WHAT YOU NEED TO DO >>
A. According to the article on Durban's renamed Aliwal Street, what work did Samora Machel do as an adult?
B. Write the next part of the article on Durban's renamed Aliwal Street, picking up after its last sentence.

TEXT >>
☆ ☆ ☆ ☆ ☆ ☆ ☆

No Longer at This Address – From Aliwal Street to Samora Machel Street

It’s been a long time since we’ve run one of our ‘No Longer at This Address’ features where we look at the history behind the (somewhat controversial) road name changes in Durban. Interestingly not all of the new road names are named after South Africans, with quite a few named in honour of struggle heroes from abroad.

Samora Machel Street, formerly Aliwal Street, recognises the former revolutionary leader and president of Mozambique. Born in 1933 to farmers, Machel saw the effect that colonial Portuguese rule had on his people. His parents were forced to grow labour-intensive cotton, instead of food with which they could feed their family, and as an adult working as a nurse, Machel witnessed how black nurses were paid less than their white counterparts for the same work, and was exposed to the differences in medical care given to black and white patients. He was once quoted as saying that the rich man’s dog got more in the way of vaccination, medicine and medical care than did the workers upon whom the rich man’s wealth was built.

☆ ☆ ☆ ☆ ☆ ☆ ☆

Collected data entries
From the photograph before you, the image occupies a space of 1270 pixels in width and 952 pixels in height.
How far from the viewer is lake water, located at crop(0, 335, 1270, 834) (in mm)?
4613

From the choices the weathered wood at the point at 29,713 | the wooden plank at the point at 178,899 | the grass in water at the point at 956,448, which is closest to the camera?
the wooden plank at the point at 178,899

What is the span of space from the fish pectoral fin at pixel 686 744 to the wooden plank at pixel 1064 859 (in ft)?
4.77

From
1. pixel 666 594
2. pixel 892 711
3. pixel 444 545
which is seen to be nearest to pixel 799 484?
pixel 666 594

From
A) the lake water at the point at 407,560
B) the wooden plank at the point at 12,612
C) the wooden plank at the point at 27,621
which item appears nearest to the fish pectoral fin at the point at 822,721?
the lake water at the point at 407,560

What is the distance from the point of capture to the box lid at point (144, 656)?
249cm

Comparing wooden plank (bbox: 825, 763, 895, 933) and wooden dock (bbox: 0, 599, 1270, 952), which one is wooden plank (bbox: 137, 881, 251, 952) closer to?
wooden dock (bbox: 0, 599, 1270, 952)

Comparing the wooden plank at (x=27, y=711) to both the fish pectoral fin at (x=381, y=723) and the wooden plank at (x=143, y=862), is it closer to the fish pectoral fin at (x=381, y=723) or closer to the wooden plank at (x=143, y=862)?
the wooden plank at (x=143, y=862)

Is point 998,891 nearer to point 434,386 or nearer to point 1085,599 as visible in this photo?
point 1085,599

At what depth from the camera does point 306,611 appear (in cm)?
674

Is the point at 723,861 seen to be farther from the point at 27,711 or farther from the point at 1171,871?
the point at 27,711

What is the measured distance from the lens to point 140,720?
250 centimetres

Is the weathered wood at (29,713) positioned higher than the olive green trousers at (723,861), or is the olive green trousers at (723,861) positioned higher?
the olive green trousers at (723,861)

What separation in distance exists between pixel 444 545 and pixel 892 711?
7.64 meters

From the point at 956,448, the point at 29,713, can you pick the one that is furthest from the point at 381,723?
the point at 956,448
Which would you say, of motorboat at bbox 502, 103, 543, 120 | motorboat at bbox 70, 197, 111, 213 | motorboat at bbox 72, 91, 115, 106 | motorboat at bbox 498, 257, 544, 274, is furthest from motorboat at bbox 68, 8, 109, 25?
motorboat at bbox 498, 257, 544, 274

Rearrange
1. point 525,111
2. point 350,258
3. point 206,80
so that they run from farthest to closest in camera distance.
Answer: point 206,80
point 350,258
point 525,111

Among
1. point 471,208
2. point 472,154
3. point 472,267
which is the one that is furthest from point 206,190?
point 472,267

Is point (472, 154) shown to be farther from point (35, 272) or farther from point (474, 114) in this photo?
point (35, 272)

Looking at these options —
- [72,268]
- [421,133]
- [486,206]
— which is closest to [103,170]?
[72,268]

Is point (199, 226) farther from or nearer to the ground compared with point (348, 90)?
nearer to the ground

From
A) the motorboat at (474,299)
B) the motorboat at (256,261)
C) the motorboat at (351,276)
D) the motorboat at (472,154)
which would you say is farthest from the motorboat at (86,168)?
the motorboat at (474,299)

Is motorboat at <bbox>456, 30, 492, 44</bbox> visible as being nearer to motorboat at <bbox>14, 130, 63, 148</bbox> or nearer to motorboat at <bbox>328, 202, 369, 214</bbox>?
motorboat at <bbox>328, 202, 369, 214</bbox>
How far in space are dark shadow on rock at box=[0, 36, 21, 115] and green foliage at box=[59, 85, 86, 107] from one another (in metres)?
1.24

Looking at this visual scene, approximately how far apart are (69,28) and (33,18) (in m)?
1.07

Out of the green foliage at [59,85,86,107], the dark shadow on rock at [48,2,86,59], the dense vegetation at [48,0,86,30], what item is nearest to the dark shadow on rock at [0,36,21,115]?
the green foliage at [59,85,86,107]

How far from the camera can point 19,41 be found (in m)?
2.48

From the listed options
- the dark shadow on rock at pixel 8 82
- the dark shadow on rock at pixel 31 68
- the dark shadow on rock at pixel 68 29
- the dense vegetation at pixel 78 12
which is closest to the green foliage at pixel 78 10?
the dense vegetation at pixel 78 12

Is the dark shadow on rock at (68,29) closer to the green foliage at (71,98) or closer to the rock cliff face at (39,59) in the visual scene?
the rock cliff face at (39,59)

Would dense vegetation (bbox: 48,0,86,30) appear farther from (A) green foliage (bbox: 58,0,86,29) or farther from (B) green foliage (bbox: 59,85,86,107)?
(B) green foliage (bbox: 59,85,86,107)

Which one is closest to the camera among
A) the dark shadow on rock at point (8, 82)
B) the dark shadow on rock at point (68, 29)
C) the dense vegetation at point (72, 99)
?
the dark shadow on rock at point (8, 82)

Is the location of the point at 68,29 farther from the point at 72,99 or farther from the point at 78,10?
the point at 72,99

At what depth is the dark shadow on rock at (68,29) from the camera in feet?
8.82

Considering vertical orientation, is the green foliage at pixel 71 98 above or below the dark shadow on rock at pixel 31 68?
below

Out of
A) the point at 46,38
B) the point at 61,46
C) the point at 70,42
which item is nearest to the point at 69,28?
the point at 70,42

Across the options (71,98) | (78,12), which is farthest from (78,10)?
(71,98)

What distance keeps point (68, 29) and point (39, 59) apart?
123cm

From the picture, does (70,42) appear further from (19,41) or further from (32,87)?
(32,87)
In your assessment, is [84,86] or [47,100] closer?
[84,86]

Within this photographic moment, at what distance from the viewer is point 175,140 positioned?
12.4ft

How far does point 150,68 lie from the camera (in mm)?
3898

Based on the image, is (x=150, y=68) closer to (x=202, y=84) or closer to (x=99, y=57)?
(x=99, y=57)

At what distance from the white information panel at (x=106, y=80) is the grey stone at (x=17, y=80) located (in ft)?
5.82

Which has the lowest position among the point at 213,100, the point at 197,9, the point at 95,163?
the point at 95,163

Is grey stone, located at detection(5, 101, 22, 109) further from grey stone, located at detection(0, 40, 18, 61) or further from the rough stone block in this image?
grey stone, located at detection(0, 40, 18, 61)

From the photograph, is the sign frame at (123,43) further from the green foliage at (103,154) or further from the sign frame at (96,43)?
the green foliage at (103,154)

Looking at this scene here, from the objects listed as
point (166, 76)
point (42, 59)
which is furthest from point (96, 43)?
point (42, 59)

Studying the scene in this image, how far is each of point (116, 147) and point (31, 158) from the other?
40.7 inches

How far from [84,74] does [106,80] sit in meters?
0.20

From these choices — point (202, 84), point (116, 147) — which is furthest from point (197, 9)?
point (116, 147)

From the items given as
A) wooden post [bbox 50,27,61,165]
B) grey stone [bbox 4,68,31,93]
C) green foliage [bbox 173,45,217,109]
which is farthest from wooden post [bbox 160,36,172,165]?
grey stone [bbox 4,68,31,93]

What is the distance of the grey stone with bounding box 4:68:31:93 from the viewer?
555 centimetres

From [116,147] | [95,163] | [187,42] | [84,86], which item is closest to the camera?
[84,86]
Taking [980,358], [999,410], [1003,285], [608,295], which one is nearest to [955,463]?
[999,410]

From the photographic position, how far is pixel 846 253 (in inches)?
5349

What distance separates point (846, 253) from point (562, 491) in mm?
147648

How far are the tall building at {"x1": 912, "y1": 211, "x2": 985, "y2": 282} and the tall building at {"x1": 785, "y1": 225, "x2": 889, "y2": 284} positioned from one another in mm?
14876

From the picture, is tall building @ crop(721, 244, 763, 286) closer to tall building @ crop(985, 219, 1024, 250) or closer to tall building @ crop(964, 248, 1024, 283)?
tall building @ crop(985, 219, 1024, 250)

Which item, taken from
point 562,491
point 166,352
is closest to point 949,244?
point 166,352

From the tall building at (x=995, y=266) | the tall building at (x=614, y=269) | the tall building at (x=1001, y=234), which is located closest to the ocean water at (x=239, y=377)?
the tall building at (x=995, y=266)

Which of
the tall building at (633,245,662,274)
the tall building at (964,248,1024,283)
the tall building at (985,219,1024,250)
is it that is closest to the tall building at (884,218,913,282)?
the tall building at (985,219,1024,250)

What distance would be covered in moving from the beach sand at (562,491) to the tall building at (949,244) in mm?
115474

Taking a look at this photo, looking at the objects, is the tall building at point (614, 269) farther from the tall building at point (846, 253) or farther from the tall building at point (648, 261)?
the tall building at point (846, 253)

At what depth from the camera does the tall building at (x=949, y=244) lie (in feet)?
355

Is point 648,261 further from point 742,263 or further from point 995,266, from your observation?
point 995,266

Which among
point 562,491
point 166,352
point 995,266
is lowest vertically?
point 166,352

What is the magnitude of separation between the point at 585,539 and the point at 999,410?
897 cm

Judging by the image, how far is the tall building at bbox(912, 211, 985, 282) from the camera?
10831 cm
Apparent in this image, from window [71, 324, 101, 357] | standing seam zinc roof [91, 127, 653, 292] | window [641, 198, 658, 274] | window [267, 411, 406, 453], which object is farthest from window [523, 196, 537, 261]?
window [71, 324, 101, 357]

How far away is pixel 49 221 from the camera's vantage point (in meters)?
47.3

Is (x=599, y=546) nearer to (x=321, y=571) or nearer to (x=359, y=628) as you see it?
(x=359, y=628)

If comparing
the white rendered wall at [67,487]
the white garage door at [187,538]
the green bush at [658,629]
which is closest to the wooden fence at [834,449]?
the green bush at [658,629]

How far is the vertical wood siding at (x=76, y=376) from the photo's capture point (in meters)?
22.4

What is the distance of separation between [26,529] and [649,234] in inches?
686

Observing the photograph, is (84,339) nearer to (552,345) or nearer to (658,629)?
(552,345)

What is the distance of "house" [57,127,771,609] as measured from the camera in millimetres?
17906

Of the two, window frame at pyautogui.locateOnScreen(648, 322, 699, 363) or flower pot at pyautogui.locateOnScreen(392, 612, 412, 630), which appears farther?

☆ ☆ ☆ ☆ ☆ ☆ ☆

SOLVED TASKS >>
A. He worked as a nurse.

B.
In 1962 Machel joined the Front for the Liberation of Mozambique (Frelimo), becoming the commander and chief in 1970. The revolutionary army of Frelimo weakened the Portuguese government, and after the country’s coup in 1974 the Portuguese were forced to leave Mozambique, with Machel becoming  Mozambique’s first independent president in June 1975. As a Marxist Machel called for the nationalisation of the Portuguese plantations and property, and moved quickly to establish public schools and health clinics for the poor. Despite having popular support, counter-revolutionary organisations destroyed schools and hospitals built by Frelimo, and with the economy struggling, Mozambique soon became dependant on overseas aid.

On October 19, 1986 Samora Machel was on his way back from an international meeting in Zambia when the plane he was travelling in crashed in the Lebombo Mountains, near Mbuzini. There were nine survivors but President Machel and twenty-four others died, including ministers and officials of the Mozambique government. Although, Machel had signed a non-agression pact with the South African government, there was widespread speculation that the apartheid regime was involved in the death of the Mozambican president.